Nada chega aos calcanhares deste momento em Emergency Third Rail Power Trip, mas há motivos de sobra para a sedução e rendição aos encantos dos restantes 9 temas que o formam. Tais como a nuvem em dia de sol de What She's Done To Your Mind, a sonhadora e envolvente Kaleidoscope ou a levitação psicadélica de This Can't Be Today. Talking In My Sleep parece antecipar os Stone Roses (rapazes com influências similares, porém mais luminosos), Look At Merri ginga com tímida sensualidade e o álbum termina com um rock de garagem quase puro intitulado Look Both Ways.
Emergency Third Rail Power Trip foi reeditado em 1992, acompanhado do segundo registo da banda, o igualmente interessante e refinado mini-LP Explosions In the Glass Palace. E é esta a edição que vale a pena ter, sobretudo por You're My Friend, single de 1985 e um dos seus temas mais imediatos e melhor desenhados. É certo que nesta altura David Roback já sabia bem o que fazia e os Rain Parade são tão importantes e consistentes como tudo o que se seguiu no seu percurso musical.

2 de outubro de 2013

Like a Rolling Stone


Já lhe chamaram o Santo Graal das biografias de estrelas do rock e com toda a legitimidade. Mais que um livro, Life é uma revelação. A biografia para esmagar todas as biografias. Pela frontalidade, crueza e sinceridade.
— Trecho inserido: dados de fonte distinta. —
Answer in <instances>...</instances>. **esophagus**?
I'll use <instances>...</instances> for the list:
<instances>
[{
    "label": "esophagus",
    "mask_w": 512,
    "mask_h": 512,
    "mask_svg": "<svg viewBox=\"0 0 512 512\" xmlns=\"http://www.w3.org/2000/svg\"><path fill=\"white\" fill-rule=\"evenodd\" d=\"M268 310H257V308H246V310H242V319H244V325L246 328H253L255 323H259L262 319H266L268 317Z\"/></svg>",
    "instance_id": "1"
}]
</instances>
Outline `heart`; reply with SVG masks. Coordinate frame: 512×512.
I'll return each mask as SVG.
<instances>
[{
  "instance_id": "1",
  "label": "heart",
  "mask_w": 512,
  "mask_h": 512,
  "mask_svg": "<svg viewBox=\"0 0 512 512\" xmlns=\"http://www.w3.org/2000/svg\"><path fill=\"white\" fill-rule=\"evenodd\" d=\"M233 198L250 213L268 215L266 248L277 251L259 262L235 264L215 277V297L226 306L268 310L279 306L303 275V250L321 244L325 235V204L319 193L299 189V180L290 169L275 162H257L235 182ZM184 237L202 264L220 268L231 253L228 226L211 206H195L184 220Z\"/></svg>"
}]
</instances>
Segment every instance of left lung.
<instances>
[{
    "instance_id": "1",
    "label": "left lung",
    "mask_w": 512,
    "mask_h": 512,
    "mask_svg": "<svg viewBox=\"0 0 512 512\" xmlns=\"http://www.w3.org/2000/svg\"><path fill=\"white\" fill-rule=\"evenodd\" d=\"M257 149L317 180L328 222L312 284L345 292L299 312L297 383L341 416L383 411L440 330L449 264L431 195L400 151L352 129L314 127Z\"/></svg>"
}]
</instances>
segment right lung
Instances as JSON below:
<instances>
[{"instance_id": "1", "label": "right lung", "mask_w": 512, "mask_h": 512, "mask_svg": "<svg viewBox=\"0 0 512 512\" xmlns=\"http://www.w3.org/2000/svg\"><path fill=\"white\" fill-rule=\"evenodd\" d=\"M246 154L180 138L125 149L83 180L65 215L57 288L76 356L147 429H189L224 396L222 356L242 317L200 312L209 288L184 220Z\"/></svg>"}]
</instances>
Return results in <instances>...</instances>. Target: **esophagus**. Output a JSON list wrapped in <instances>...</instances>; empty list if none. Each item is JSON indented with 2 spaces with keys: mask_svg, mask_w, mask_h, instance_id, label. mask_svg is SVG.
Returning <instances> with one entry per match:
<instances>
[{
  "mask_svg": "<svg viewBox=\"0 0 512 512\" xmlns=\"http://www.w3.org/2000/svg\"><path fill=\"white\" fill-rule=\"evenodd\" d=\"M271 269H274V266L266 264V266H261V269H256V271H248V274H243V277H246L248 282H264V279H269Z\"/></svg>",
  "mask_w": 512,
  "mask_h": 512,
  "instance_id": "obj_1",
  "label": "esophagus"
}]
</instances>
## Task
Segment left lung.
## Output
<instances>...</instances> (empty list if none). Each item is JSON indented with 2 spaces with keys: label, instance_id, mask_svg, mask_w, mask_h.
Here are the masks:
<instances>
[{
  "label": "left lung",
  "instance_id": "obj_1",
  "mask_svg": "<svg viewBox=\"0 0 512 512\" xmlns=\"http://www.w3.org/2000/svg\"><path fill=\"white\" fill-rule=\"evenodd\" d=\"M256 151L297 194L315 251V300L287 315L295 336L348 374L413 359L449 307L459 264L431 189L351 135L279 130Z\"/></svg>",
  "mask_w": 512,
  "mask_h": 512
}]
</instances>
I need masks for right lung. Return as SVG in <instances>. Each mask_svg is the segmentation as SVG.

Como se Keith Richards fosse trancado connosco numa sala vazia, apenas com um volume de Marlboro e uma garrafa de Jack Daniel's e desfiasse intimamente o seu rosário de memórias.
É um solilóquio que não deixa nada por dizer, nenhum mito por esboroar, nenhum rumor por confirmar. O lendário guitarrista dos Rolling Stones aplaca-nos a curiosidade acerca da sua vida preenchida de música e excessos. A vida que o levou da infância pobre na cidadezinha de Dartford no pós-2ª Guerra Mundial à aclamação universal como guitarrista da maior banda de rock'n'roll do mundo.
O resto é o que se espera de Keef:  A avalanche de drogas, a fuga que propiciam, o combustível narcótico que delas advém e a desconstrução do seu romantismo; o sexo com mulheres que nunca pensou vir a ter; julgamentos de vária ordem; tiros, facas e carros a acelerar pela noite americana; a verdade sobre Brian Jones; a reputação de Mick Jagger estraçalhada. E, mais que tudo, um enorme fuck you à autoridade e às normas estabelecidas lançado por um homem que viu e viveu mais do que qualquer um de nós alguma vez sonhou. Um homem que, apesar da carapaça durona e o epíteto de excessivo e decadente demonstra, não raras vezes ao longo do livro, uma sensibilidade enorme e cavalheiresca.
Nenhuma descrição faz plena justiça ao que se encontra por entre as páginas de Life. Os pormenores sumarentos e as revelações surpreendentes só fazem sentido relatados pelas palavras de Keith e pela pena do seu co-autor, o jornalista James Fox. Dizer que esta obra é imprescindível para qualquer verdadeiro amante do rock torna-se, assim, redundante.